但谢郁堂却开了天眼一样,目不斜视也能看到她的表情。车里静悄悄的,突然问她,把莫聪问的呆住。
抿一下嘴,她自觉体谅开明的说:“待会儿通顺大道那边有药店,可以把我放那里。”
“去那儿有急事吗?”
“刚刚不是说先买药,我想着我自己去。你也能尽快回家换衣服,省的感冒就麻烦了。”莫聪认真的解释,完全没有觉察到,开车的人,已经咬紧下颌,满目愠怒。

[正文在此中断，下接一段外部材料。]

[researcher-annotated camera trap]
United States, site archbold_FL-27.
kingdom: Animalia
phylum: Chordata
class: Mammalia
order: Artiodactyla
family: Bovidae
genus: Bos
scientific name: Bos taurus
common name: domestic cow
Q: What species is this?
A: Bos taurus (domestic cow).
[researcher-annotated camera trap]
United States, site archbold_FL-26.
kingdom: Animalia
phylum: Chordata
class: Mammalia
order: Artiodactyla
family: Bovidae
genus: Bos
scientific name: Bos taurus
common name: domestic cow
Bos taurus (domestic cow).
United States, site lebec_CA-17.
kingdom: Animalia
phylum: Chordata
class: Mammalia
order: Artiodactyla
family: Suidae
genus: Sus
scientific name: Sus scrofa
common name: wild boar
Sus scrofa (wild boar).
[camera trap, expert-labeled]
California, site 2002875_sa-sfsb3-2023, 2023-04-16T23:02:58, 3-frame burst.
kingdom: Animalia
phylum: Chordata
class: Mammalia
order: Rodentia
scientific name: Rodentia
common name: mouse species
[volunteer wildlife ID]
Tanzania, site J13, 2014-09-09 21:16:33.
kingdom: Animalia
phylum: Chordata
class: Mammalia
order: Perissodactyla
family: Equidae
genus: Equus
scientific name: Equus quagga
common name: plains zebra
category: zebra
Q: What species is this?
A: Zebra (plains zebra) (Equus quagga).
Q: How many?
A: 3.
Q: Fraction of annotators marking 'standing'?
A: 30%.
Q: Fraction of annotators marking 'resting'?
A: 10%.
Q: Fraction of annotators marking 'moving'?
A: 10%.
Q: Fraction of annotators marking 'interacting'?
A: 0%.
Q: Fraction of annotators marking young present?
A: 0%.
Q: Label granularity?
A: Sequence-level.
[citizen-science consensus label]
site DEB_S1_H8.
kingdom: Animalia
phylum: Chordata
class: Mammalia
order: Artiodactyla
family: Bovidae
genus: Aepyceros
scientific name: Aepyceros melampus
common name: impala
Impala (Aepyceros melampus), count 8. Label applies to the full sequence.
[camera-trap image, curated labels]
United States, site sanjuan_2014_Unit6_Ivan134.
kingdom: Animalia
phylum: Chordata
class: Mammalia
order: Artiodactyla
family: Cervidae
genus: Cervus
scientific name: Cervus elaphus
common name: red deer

因为他的声音挺平和的,甚至有着诡异的稳如:“我不急。药也已经让人送家里了。你要是累了可以先休息一下,下雨,待会儿市区肯定堵。”
回家吗?
“哦。要是直接回去的话,我家有药,不用再下单买新的。你快取消订单,应该还来得及。”莫聪略微焦急的提醒,还拿出手机,比划着他们俩能顺路到什么地方,计划挑个合理的位置让他停车。
“所以我家没药咯。”
谢郁堂突然语气阴阳怪气。让莫聪只以为自己幻听了。
“你那个药箱,之前是我们共有的吧。”红灯,他停车拉了手刹,转过头来和她确认似的挑挑眉。
被雨水冲刷之后的头发全都撩起露出光洁的额头,明眸皓齿,表情淡淡的,看来不是要责备。怪的很,明明都在马厩里待了,凭啥他身上还是香香的,莫聪有些沮丧的摇摇头,露出自嘲的笑。
“都是我买的,你估计也用不上,而且看着碍眼,当时就都带走了。”
“碍眼?”
“家里放别人的东西,总归觉得膈应,清理干净比较好。眼不见心不烦嘛!你要是有需要,可以自己再备一个。”莫聪觉得自己没有做错,也解释清楚了。
“所以,对你来说,我也很碍眼?”谢郁堂却莫名其妙又提出新的疑问。
他眸光闪动,偏一偏头,虽然在笑,但暗含一种威慑力和蛊惑力。变了灯,后车开始按喇叭催促,但谢郁堂不为所动,仍旧盯着莫聪,几秒钟不到,却形成无法言表的重压。让莫聪心脏砰通跳。仿佛现在不回答,过不去一样。
“不碍眼,谢总仪表堂堂,怎么会碍眼,养眼才对。”
见她搪塞他,谢郁堂没再施压,笑着摇摇头,不置可否的重新发动车子。